Goal 1 = In the guide below on paying off debt versus saving, why does it advise keeping a small emergency buffer before aggressively paying down debt? Answer in one to three sentences.
Goal 2 = What emergency buffer target does the guide below on paying off debt versus saving give for someone who is self-employed?

___ Quoted passage ___

When you have credit card debt and limited money, deciding whether to pay it off or save creates real stress. Here’s the clear answer based on the numbers.
The Simple Maths
| Action | Typical rate | Return on £1,000 |
|---|---|---|
| Pay off credit card | 22-35% APR | Save £220-£350/year in interest |
| Pay off store card | 25-40% APR | Save £250-£400/year in interest |
| Put in savings account | 4-5% AER | Earn £40-£50/year in interest |
| Put in Cash ISA | 4-5% AER | Earn £40-£50/year tax-free |
| Invest in stocks | ~7% average | Earn ~£70/year (not guaranteed) |
Paying off a credit card at 25% gives you a guaranteed 25% return. No savings account or investment can match that.
The Right Order
Step 1. Build a Basic Emergency Buffer (£500-£1,000)
Before aggressively paying down debt, keep a small buffer. Without it, any unexpected cost (car repair, boiler breakdown, emergency travel) goes straight back on the credit card.
| Situation | Emergency buffer target |
|---|---|
| Single, renting | £500 |
| Homeowner | £1,000 |
| Family with children | £1,000 |
| Self-employed | £1,000-£2,000 |
Step 2. Clear High-Interest Debt
Focus all spare money on clearing the most expensive debt first:
| Debt type | Typical APR | Priority |
|---|---|---|
| Store cards | 25-40% | Highest |
| Credit cards | 20-35% | High |
| Unauthorised overdraft | 35-40% | High (if applicable) |
| Arranged overdraft | 15-40% | Medium-high |
| Catalogue debt | 25-45% | High |
| Personal loans | 5-15% | Medium |
| Car finance (PCP/HP) | 5-12% | Medium |
Step 3. Build a Proper Emergency Fund
Once high-interest debt is cleared:
| Target | How much |
|---|---|
| Minimum | 1 month’s essential expenses |
| Comfortable | 3 months’ essential expenses |
| Secure | 6 months’ essential expenses |
Step 4. Start Investing and Saving for Goals
With no expensive debt and a solid emergency fund, you’re ready to build wealth.
When Saving Alongside Debt Makes Sense
There are some exceptions where you shouldn’t throw everything at debt:
| Exception | Why |
|---|---|
| Employer pension match | Free money — contribute enough to get the full match |
| 0% credit card (balance transfer) | No interest cost — save in a high-interest account instead |
| Upcoming essential expense | If you know a large bill is coming, save for it |
| Very low-interest debt | Mortgage or student loan — invest if returns exceed the rate |
The 0% Balance Transfer Strategy
If you can transfer credit card debt to a 0% deal:
| Step | Action |
|---|---|
| 1 | Transfer balance to 0% card (fee: typically 2-3%) |
| 2 | Set up direct debit for minimum payment |
| 3 | Divide remaining balance by months of 0% |
| 4 | Pay that amount monthly to clear before 0% ends |
| 5 | Save any extra in a high-interest account |
Real-World Example
Sarah has £3,000 credit card debt (25% APR) and £2,000 savings (4% AER):
| Option A: Keep savings | Option B: Pay off debt |
|---|---|
| Savings earn: £80/year | Credit card costs saved: £750/year |
| Credit card costs: £750/year | Savings earn: £0 |
| Net cost: -£670/year | Net cost: £0 |
| Plus still owes £3,000 | Debt-free, rebuild savings |
Option B saves Sarah £670 per year and eliminates the stress of debt.

___ Material ___

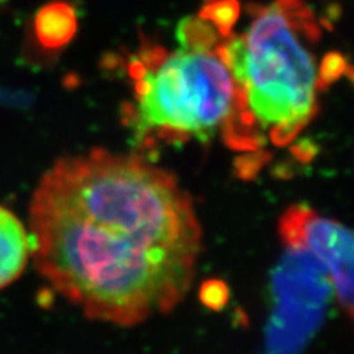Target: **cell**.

___

Answer 1 = Without a buffer, any unexpected cost, such as a car repair, a boiler breakdown or emergency travel, goes straight back on the credit card. A small buffer of £500 to £1,000 stops those costs from adding new debt.

Answer 2 = £1,000-£2,000.